Castelnau : Roux, Duval, Paillou, Lalinde, Barre, Verrière, Gastaut, Bacquey ;

Macau : Guillotin, Audugey, Cartau, Dougey, Lemoine ;

Blanquefort : Rondeau, Miqueau, Bonnard, Jantet, Dussaut, Eymet, Lanau, Dardan, Bahr, Godard, Lacaussade, Maisonneuve.

Notre petite région resta relativement calme durant toute la tourmente. Signalons, toutefois, que Marie-Louise de Fumel d'Argicourt, du château de Lamarque, fut la première martyre à Bordeaux et que le baron du Breuil fut guillotiné ainsi que quelques autres seigneurs.

Les prêtres, qui avaient refusé le serment constitutionnel, furent inquiétés. Presque tous étaient dans ce cas, puisque M. Berchon (L’Abbaye de l’Isle-en-Médoc) écrivit : « Il n'y avait alors que deux prêtres dans le Médoc : à l’hôpital et à Ordonnac, prêtres assermentés, bien entendu. Encore ne comptait-il pas le curieux abbé Saincric, cure de Blanquefort, maire de cette commune durant presque toute la Révolution et qui, défroqué, finira notaire.

M. de Gerlin, curé de Grayan, qui avait prêté serment, se rétracta par la suite, son acquiescement ayant été obtenu « par surprise ». Il eut, d'ailleurs, quelque mérite à faire ce retour en arrière en pleine Terreur. La plupart des réfractaires se cachèrent dans les bois, ce qui n'empêchait pas les fidèles d'accourir en masse aux offices célébrés clandestinement.
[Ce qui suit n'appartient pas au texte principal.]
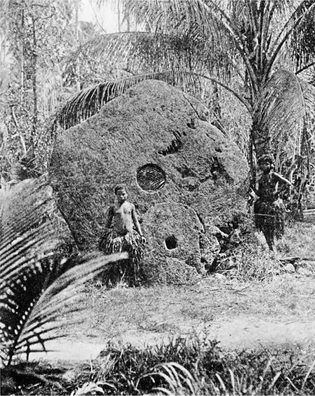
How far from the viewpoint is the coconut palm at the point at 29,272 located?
11.5 feet

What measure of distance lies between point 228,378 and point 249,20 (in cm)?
688

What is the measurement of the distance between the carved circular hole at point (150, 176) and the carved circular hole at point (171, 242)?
727mm

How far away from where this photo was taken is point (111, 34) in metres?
10.2

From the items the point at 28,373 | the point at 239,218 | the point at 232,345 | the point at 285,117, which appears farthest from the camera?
the point at 239,218

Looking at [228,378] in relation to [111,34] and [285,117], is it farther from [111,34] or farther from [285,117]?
[111,34]

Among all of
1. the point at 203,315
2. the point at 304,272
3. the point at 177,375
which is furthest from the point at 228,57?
the point at 177,375

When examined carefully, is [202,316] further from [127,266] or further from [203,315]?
[127,266]

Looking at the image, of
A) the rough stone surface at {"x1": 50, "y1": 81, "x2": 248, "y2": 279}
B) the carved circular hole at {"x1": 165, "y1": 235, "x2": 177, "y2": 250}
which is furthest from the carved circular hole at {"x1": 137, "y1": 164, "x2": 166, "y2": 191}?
the carved circular hole at {"x1": 165, "y1": 235, "x2": 177, "y2": 250}

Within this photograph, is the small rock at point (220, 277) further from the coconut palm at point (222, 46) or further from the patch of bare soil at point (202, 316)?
the coconut palm at point (222, 46)

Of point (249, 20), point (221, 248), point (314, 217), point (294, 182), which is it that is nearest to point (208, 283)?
point (221, 248)

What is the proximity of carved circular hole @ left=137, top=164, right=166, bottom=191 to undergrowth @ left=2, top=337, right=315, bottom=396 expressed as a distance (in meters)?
4.14

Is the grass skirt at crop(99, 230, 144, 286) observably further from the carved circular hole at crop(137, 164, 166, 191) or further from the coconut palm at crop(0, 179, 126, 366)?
the coconut palm at crop(0, 179, 126, 366)

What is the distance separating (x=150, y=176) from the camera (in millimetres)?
8734

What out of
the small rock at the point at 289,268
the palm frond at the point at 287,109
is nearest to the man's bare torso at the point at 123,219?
the palm frond at the point at 287,109
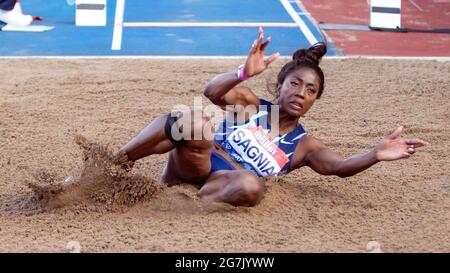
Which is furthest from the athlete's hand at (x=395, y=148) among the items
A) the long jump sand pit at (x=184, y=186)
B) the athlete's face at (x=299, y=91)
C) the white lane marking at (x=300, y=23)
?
the white lane marking at (x=300, y=23)

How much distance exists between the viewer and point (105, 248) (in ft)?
10.7

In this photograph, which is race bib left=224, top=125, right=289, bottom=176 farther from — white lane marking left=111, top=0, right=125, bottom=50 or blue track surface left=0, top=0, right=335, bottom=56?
white lane marking left=111, top=0, right=125, bottom=50

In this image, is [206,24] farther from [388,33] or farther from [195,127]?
[195,127]

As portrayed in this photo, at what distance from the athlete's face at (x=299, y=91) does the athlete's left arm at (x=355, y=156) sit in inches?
8.2

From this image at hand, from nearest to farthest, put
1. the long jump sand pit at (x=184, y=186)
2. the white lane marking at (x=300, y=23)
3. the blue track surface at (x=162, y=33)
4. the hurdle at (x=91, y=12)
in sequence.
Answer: the long jump sand pit at (x=184, y=186) < the blue track surface at (x=162, y=33) < the white lane marking at (x=300, y=23) < the hurdle at (x=91, y=12)

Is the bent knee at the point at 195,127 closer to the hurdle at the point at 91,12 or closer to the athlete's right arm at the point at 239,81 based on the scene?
the athlete's right arm at the point at 239,81

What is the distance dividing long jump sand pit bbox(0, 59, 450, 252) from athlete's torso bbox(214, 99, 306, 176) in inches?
6.2

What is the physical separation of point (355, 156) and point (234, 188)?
24.5 inches

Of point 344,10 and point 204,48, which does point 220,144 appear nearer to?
point 204,48

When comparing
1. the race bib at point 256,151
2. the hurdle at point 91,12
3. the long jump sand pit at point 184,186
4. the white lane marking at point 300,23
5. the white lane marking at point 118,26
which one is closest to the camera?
the long jump sand pit at point 184,186

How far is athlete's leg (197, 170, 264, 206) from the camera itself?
144 inches

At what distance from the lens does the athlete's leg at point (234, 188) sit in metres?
3.65

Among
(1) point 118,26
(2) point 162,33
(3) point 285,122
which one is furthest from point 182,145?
(1) point 118,26

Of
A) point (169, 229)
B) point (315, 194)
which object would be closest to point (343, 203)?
point (315, 194)
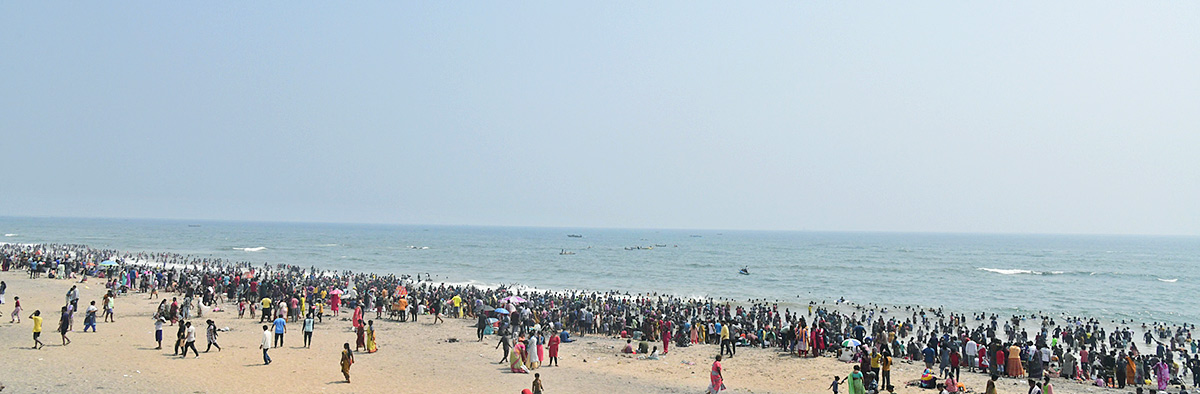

L'abbé Savigniac, de Saint-Germain, fut dénoncé. Pour fuir, il se cacha dans une charrette de foin. Celle-ci ayant été arrêtée par des sans-culottes, ces derniers plantèrent leurs baïonnettes dans le foin. L'ecclésiastique, malgré une terrible blessure à une jambe, ne poussa pas un cri et fut sauvé. La population se faisant complice des prêtres, ceux-ci purent soit rester cachés durant toute la tourmente, soit fuir en d'autres lieux plus cléments.

Guy Dabadie, Histoire du Médoc, imprimerie Samie, Bordeaux, 1954, p170-172.